[DATA TO PROCESS — start]
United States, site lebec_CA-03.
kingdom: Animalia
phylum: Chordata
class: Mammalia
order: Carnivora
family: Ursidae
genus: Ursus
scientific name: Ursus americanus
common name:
[DATA TO PROCESS — finish]
▸ **TASK DETAILS**: Nothing above should be left out. Print all the records exactly.

▸ **WRITTEN RESPONSE**:
United States, site lebec_CA-03.
kingdom: Animalia
phylum: Chordata
class: Mammalia
order: Carnivora
family: Ursidae
genus: Ursus
scientific name: Ursus americanus
common name:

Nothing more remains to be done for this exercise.